Stored data
>>>
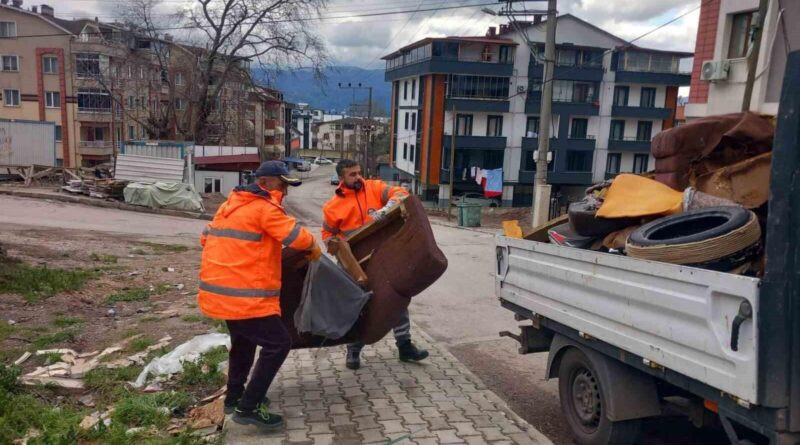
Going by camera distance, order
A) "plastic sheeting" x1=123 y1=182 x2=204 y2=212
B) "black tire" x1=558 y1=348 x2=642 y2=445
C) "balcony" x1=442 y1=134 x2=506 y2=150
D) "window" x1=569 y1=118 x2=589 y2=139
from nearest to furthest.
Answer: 1. "black tire" x1=558 y1=348 x2=642 y2=445
2. "plastic sheeting" x1=123 y1=182 x2=204 y2=212
3. "balcony" x1=442 y1=134 x2=506 y2=150
4. "window" x1=569 y1=118 x2=589 y2=139

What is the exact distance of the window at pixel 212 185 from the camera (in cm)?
3431

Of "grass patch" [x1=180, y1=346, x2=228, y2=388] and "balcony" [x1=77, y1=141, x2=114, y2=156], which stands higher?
"grass patch" [x1=180, y1=346, x2=228, y2=388]

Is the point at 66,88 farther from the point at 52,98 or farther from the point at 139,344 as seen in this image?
the point at 139,344

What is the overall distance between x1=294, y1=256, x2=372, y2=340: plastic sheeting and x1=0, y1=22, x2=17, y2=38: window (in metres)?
53.4

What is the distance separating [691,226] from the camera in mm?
3643

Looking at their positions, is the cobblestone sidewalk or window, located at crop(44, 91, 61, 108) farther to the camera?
window, located at crop(44, 91, 61, 108)

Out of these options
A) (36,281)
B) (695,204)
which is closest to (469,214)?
(36,281)

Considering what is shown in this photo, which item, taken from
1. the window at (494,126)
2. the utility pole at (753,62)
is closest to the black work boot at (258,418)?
the utility pole at (753,62)

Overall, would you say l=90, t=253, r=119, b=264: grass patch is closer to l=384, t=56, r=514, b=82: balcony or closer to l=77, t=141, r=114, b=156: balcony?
l=384, t=56, r=514, b=82: balcony

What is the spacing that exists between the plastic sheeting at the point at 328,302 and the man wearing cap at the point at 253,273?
0.36 meters

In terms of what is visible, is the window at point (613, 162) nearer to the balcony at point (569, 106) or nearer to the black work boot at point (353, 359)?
the balcony at point (569, 106)

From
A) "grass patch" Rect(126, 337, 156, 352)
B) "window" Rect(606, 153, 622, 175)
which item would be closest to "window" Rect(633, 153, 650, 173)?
"window" Rect(606, 153, 622, 175)

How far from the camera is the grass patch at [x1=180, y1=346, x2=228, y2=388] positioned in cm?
507

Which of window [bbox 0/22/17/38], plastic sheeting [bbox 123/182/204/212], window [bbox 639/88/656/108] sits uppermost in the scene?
window [bbox 0/22/17/38]
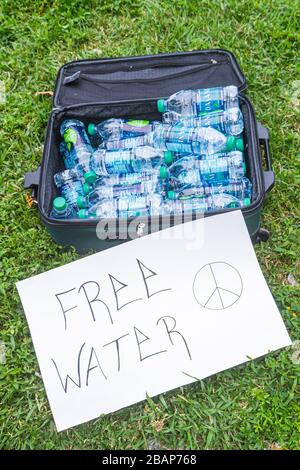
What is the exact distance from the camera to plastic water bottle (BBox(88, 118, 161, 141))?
1771 millimetres

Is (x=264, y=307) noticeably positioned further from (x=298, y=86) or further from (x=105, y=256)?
(x=298, y=86)

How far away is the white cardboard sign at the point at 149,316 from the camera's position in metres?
1.47

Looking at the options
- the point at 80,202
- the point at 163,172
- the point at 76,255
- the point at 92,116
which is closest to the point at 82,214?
the point at 80,202

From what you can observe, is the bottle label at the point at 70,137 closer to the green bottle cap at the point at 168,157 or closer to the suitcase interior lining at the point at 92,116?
the suitcase interior lining at the point at 92,116

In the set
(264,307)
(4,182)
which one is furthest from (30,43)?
(264,307)

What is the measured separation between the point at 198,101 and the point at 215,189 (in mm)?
317

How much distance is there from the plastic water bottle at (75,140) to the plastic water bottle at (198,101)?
0.26 metres

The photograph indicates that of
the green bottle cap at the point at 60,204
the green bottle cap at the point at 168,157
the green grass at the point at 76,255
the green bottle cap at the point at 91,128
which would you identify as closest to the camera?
the green grass at the point at 76,255

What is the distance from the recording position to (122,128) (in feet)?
5.81

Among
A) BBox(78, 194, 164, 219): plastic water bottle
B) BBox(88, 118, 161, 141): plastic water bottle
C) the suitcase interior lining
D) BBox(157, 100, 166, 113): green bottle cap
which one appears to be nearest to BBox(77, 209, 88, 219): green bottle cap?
BBox(78, 194, 164, 219): plastic water bottle

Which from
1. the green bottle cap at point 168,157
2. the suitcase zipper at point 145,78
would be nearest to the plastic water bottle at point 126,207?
the green bottle cap at point 168,157

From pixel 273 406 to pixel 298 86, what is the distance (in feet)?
3.91

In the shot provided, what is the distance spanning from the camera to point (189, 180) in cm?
164

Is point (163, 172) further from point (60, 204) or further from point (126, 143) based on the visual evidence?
point (60, 204)
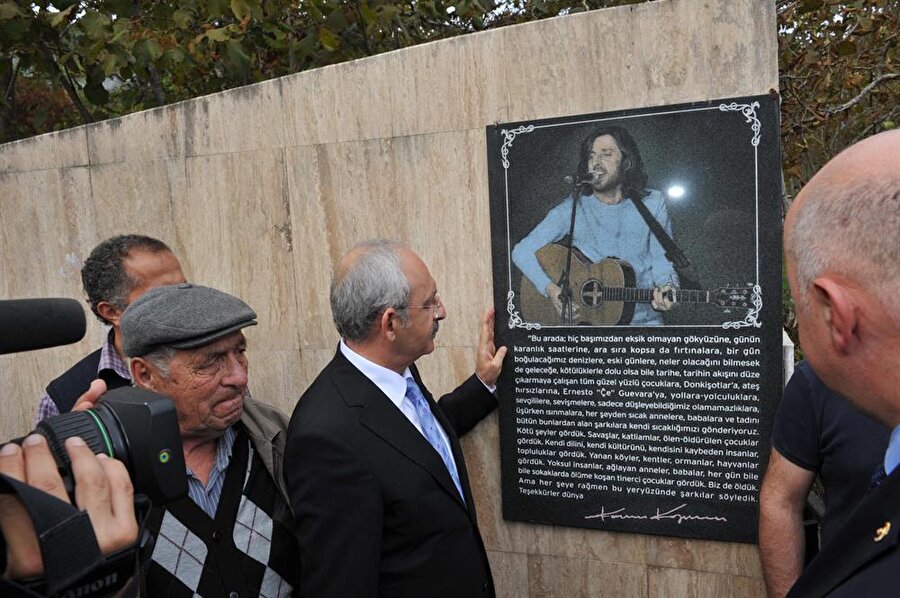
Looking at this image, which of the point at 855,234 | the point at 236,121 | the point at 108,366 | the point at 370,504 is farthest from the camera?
the point at 236,121

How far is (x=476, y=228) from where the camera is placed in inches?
122

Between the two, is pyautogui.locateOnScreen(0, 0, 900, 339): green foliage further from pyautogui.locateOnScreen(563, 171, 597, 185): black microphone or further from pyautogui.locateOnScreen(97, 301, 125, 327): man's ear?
pyautogui.locateOnScreen(563, 171, 597, 185): black microphone

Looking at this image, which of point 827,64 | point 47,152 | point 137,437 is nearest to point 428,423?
point 137,437

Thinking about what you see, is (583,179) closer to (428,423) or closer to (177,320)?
(428,423)

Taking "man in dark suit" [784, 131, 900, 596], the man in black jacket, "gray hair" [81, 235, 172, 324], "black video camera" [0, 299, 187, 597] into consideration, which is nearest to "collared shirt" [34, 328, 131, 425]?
the man in black jacket

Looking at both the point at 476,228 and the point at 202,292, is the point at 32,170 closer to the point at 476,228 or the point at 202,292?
the point at 202,292

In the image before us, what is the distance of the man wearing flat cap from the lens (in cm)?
222

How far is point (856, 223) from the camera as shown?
125cm

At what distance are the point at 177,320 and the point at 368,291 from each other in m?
0.60

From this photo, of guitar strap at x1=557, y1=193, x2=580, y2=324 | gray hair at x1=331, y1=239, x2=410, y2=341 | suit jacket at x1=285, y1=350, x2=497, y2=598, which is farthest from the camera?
guitar strap at x1=557, y1=193, x2=580, y2=324

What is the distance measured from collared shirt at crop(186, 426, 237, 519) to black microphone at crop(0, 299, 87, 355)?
4.08 ft

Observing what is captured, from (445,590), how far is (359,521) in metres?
0.39

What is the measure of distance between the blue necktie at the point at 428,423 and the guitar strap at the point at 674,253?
3.36 ft

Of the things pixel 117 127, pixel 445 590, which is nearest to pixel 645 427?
pixel 445 590
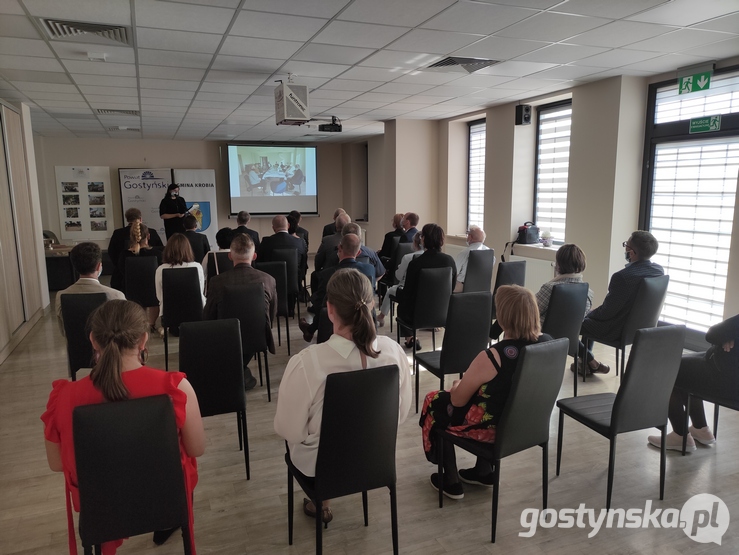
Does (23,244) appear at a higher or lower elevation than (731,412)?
higher

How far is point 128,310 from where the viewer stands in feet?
5.90

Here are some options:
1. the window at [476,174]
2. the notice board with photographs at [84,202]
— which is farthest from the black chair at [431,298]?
the notice board with photographs at [84,202]

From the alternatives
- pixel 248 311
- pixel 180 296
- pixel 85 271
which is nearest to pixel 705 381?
pixel 248 311

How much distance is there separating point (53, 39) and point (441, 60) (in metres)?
3.19

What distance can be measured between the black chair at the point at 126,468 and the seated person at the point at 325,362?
0.43 metres

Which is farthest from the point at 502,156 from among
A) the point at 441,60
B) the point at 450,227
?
the point at 441,60

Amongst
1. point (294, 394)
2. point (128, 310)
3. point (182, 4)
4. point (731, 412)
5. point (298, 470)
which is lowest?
point (731, 412)

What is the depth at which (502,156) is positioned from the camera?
7695 millimetres

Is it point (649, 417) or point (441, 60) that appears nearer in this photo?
point (649, 417)

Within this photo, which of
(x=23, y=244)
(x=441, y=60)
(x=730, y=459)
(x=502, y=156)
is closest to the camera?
(x=730, y=459)

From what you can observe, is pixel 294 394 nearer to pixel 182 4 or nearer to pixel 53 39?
pixel 182 4

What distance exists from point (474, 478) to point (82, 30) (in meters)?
4.02

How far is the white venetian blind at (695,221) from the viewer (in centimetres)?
503

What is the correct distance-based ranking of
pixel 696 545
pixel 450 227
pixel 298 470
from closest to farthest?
pixel 298 470
pixel 696 545
pixel 450 227
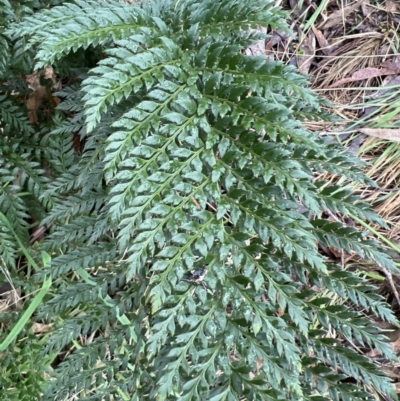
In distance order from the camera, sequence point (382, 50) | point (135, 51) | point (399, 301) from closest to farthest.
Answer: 1. point (135, 51)
2. point (399, 301)
3. point (382, 50)

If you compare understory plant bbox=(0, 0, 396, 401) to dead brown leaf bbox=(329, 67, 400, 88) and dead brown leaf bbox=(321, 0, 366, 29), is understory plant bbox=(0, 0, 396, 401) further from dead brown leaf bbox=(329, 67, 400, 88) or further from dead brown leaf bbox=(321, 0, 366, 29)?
dead brown leaf bbox=(321, 0, 366, 29)

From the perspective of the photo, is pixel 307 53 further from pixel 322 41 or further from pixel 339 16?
pixel 339 16

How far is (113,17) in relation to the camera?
1.13 metres

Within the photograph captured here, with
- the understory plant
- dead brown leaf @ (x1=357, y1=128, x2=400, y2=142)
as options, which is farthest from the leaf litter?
the understory plant

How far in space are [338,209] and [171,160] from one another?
38cm

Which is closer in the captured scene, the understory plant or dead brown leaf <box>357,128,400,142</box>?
the understory plant

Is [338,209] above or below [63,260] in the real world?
above

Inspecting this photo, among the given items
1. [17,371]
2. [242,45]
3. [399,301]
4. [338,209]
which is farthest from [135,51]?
[399,301]

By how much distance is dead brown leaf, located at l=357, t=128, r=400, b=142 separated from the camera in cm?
184

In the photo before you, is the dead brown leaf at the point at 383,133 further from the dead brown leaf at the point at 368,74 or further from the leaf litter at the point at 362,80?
the dead brown leaf at the point at 368,74

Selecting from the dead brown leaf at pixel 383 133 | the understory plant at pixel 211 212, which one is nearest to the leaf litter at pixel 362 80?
the dead brown leaf at pixel 383 133

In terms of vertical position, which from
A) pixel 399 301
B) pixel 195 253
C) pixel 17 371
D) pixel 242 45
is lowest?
pixel 399 301

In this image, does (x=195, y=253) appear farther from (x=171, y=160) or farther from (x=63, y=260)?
(x=63, y=260)

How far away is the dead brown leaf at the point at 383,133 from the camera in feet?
6.03
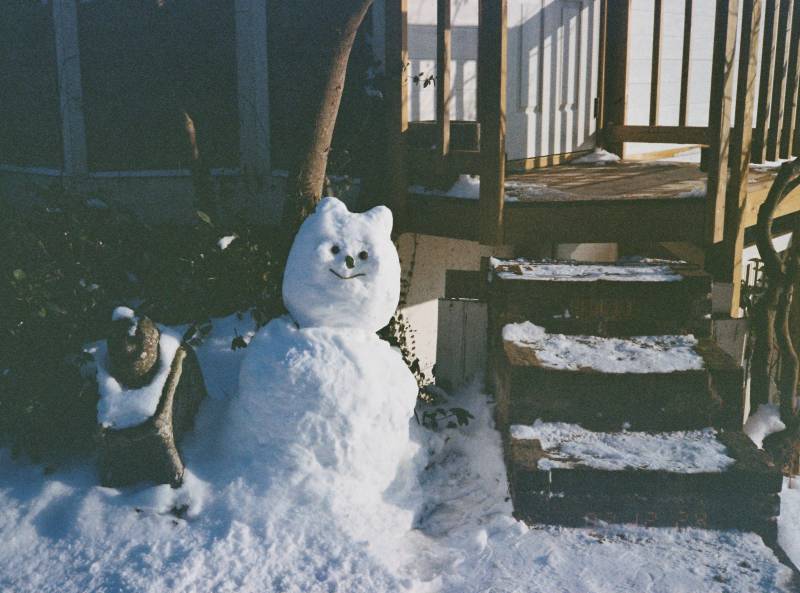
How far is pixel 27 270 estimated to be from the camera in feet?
15.9

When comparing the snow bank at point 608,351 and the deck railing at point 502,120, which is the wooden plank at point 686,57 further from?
the snow bank at point 608,351

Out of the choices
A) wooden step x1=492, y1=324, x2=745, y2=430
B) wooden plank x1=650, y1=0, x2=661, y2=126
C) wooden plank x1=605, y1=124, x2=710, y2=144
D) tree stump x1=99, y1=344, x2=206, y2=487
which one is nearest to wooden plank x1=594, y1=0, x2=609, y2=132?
wooden plank x1=605, y1=124, x2=710, y2=144

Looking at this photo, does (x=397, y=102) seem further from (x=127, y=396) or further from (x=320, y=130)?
(x=127, y=396)

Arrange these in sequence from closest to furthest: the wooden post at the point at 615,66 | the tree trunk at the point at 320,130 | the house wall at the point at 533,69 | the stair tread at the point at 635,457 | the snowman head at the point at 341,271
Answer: the stair tread at the point at 635,457, the snowman head at the point at 341,271, the tree trunk at the point at 320,130, the house wall at the point at 533,69, the wooden post at the point at 615,66

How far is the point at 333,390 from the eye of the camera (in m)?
4.04

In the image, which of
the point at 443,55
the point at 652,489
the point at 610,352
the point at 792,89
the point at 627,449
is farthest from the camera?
the point at 792,89

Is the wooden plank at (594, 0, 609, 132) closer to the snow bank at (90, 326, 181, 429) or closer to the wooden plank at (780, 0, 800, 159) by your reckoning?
the wooden plank at (780, 0, 800, 159)

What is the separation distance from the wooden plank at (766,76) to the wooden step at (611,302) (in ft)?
7.95

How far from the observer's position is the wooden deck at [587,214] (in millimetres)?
5109

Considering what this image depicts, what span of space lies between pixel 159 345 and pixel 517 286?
195 centimetres

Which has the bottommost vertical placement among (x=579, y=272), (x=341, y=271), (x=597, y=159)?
(x=579, y=272)

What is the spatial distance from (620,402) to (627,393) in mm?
58

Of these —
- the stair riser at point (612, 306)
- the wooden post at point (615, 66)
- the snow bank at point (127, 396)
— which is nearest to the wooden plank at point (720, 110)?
the stair riser at point (612, 306)

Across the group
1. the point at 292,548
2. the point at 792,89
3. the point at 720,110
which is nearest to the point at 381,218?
the point at 292,548
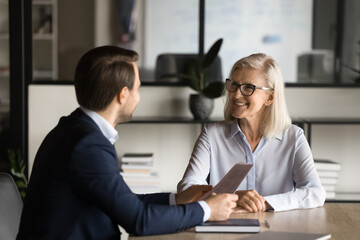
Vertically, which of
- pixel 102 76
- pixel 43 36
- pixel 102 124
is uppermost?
pixel 43 36

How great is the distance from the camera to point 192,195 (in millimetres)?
2289

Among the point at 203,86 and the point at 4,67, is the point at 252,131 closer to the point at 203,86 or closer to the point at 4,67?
the point at 203,86

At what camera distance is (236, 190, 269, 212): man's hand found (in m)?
2.25

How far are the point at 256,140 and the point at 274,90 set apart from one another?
0.24 meters

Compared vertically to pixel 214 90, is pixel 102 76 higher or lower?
higher

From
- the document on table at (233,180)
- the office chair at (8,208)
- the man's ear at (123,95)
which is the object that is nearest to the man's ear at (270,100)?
the document on table at (233,180)

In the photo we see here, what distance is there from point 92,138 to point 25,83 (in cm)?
295

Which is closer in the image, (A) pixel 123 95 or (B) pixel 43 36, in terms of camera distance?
(A) pixel 123 95

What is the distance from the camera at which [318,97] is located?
4582 mm

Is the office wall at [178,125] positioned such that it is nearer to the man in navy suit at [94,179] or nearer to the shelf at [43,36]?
the shelf at [43,36]

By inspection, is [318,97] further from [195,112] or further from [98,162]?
[98,162]

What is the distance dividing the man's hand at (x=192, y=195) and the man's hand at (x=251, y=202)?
13 cm

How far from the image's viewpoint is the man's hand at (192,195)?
2.27 m

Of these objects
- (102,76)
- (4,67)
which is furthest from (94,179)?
(4,67)
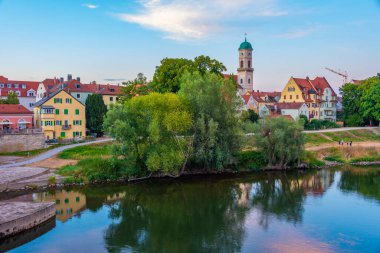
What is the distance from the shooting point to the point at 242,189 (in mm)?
32094

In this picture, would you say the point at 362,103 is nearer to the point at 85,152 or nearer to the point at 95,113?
the point at 95,113

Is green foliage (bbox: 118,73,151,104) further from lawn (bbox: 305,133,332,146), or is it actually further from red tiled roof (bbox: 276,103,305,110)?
red tiled roof (bbox: 276,103,305,110)

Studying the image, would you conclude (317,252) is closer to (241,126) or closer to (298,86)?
(241,126)

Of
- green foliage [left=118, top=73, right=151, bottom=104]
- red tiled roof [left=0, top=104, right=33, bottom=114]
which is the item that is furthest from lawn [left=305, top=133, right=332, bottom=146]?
red tiled roof [left=0, top=104, right=33, bottom=114]

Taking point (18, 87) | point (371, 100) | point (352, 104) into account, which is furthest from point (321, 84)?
point (18, 87)

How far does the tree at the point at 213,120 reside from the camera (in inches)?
1369

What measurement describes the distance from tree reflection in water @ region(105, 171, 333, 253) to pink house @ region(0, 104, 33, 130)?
65.5 ft

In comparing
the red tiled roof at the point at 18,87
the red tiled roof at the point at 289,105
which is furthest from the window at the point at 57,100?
the red tiled roof at the point at 289,105

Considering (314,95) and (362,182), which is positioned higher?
(314,95)

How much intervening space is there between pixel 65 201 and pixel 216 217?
424 inches

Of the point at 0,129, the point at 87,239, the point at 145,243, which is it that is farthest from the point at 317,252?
the point at 0,129

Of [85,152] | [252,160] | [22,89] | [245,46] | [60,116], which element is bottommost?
[252,160]

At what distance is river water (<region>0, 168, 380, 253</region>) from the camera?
1988cm

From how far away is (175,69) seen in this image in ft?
153
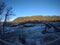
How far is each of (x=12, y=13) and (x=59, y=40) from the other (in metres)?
0.92

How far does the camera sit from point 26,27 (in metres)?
2.02

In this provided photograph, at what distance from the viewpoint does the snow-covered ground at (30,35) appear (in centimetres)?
197

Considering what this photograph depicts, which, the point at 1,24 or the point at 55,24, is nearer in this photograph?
the point at 55,24

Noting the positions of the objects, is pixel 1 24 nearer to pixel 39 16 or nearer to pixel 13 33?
pixel 13 33

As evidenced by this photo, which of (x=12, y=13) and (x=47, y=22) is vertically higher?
(x=12, y=13)

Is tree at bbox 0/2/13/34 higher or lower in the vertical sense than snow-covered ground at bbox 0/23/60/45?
higher

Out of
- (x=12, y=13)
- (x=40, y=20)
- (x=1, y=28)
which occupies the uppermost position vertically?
(x=12, y=13)

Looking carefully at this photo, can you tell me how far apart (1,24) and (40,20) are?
711mm

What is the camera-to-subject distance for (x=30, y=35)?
1.97 meters

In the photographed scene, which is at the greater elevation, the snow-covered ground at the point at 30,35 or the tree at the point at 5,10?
the tree at the point at 5,10

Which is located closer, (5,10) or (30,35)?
(30,35)

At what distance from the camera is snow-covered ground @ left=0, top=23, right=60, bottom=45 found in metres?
1.97

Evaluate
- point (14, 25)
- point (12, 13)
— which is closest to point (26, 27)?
point (14, 25)

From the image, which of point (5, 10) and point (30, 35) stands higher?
point (5, 10)
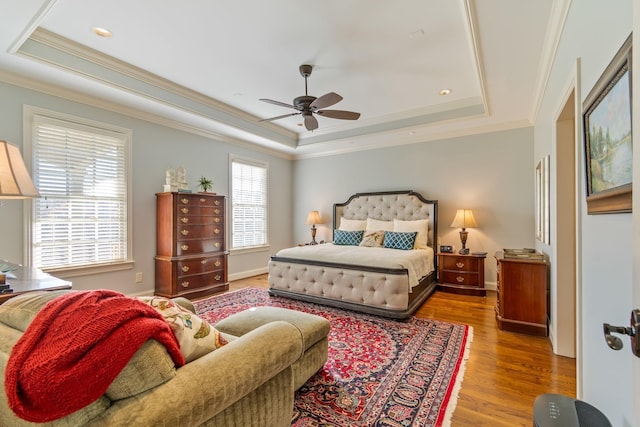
<<<
What you have to do: Reproduce verbatim the portion of the items that begins with the line containing "How far from the observer's" and ends with the line containing "195 centimetres", including both of those lines.

Response to this exercise:
How far from the observer's position is the wooden deck at [587,214] (in millimetres)?
5109

Considering what this image depicts, what span of space lies between pixel 159 345 and pixel 517 286?
195 centimetres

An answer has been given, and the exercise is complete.